(Collected data entries)
------------

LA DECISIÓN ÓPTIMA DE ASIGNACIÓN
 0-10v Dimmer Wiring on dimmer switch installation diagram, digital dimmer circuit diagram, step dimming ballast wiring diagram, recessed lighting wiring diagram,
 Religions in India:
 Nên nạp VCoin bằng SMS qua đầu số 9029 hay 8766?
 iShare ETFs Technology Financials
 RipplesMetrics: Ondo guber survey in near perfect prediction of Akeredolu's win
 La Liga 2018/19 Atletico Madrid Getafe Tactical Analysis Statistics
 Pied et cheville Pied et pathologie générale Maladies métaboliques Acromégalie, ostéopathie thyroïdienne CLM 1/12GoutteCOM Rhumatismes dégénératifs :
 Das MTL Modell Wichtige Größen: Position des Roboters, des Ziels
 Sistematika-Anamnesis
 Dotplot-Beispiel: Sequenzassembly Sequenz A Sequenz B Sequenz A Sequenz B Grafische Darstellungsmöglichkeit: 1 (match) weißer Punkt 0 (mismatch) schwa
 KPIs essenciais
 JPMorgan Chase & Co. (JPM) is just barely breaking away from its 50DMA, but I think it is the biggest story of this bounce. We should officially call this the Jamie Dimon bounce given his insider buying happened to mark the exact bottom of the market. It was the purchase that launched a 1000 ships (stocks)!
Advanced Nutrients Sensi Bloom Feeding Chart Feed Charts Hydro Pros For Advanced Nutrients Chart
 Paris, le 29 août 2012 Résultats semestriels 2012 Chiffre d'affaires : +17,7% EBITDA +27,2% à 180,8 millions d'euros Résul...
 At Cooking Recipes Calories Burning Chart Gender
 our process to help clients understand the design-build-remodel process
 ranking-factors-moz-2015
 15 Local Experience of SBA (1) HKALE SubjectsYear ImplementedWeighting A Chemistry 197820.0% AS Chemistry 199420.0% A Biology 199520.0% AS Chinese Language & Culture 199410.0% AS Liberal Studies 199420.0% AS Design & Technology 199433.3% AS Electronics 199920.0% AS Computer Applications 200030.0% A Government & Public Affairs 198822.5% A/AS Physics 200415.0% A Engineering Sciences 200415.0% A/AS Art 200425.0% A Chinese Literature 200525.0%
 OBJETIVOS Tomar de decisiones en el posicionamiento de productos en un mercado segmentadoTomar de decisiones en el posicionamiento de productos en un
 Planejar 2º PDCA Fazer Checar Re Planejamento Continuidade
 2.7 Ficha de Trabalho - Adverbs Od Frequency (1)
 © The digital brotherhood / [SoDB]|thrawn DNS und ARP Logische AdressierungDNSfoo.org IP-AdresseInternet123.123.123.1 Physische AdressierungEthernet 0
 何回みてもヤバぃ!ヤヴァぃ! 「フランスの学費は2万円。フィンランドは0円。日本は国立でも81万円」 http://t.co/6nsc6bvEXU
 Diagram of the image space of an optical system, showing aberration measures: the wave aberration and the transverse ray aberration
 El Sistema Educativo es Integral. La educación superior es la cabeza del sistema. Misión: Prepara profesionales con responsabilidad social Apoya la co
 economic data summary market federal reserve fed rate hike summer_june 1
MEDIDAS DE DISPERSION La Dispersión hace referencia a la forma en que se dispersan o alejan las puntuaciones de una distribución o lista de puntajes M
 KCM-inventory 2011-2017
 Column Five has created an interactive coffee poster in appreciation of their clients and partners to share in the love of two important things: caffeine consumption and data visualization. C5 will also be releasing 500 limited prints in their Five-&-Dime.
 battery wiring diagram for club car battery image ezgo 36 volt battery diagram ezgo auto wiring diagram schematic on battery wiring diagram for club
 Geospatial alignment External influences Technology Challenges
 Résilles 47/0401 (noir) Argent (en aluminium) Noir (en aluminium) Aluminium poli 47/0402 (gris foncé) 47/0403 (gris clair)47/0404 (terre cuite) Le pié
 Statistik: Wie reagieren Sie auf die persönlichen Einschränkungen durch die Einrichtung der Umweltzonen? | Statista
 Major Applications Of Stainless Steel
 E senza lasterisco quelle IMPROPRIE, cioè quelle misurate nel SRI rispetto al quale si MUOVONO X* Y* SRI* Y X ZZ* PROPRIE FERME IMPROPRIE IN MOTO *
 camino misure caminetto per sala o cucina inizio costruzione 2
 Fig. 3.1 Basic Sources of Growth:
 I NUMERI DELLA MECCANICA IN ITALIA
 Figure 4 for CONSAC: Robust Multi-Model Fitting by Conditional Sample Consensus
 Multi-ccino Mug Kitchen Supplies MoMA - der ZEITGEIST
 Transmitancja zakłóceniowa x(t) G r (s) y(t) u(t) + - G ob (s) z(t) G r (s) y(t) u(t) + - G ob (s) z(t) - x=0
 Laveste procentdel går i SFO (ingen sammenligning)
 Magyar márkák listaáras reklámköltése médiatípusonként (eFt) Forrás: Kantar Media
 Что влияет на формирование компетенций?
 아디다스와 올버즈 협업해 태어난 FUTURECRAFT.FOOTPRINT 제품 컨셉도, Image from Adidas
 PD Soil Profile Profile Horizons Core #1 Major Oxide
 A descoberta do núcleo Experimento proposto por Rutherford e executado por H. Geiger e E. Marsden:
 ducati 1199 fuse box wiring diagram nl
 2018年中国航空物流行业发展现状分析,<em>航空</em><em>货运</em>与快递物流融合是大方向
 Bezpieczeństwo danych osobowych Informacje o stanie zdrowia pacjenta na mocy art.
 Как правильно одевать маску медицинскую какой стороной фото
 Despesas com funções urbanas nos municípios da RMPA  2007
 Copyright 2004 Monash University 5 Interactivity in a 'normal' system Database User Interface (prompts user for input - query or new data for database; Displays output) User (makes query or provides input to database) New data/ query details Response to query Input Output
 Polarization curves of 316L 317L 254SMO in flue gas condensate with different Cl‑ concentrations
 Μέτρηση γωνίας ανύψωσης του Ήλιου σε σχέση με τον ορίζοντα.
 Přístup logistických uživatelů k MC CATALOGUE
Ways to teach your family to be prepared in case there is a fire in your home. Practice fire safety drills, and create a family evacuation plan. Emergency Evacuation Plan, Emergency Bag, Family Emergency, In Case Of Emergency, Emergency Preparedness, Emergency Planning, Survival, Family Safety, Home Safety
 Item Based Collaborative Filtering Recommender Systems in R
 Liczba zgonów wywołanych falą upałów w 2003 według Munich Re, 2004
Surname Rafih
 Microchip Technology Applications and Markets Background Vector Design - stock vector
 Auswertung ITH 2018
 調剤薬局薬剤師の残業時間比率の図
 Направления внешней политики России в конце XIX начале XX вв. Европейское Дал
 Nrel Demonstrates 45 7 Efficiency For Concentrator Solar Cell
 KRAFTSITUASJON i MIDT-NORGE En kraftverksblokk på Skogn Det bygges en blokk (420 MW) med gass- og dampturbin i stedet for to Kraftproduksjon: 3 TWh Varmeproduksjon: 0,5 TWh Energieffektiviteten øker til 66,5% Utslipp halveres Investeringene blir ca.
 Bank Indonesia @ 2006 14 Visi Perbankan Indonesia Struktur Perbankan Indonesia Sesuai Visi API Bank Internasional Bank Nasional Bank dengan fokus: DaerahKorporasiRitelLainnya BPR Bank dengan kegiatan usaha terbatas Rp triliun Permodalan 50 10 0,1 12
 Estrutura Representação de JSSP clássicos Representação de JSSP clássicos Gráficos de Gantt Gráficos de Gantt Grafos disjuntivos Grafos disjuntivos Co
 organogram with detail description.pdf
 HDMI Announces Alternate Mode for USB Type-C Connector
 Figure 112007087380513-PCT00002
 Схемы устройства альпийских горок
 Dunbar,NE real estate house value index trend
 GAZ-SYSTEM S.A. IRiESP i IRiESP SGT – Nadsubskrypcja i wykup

------------

- **EXERCISE DETAILS**:
Only the lines above from the one with "Bezpieczeństwo danych osobowych" through the one with "Surname Rafih" should be duplicated, character for character.

- **RESULT**:
 Bezpieczeństwo danych osobowych Informacje o stanie zdrowia pacjenta na mocy art.
 Как правильно одевать маску медицинскую какой стороной фото
 Despesas com funções urbanas nos municípios da RMPA  2007
 Copyright 2004 Monash University 5 Interactivity in a 'normal' system Database User Interface (prompts user for input - query or new data for database; Displays output) User (makes query or provides input to database) New data/ query details Response to query Input Output
 Polarization curves of 316L 317L 254SMO in flue gas condensate with different Cl‑ concentrations
 Μέτρηση γωνίας ανύψωσης του Ήλιου σε σχέση με τον ορίζοντα.
 Přístup logistických uživatelů k MC CATALOGUE
Ways to teach your family to be prepared in case there is a fire in your home. Practice fire safety drills, and create a family evacuation plan. Emergency Evacuation Plan, Emergency Bag, Family Emergency, In Case Of Emergency, Emergency Preparedness, Emergency Planning, Survival, Family Safety, Home Safety
 Item Based Collaborative Filtering Recommender Systems in R
 Liczba zgonów wywołanych falą upałów w 2003 według Munich Re, 2004
Surname Rafih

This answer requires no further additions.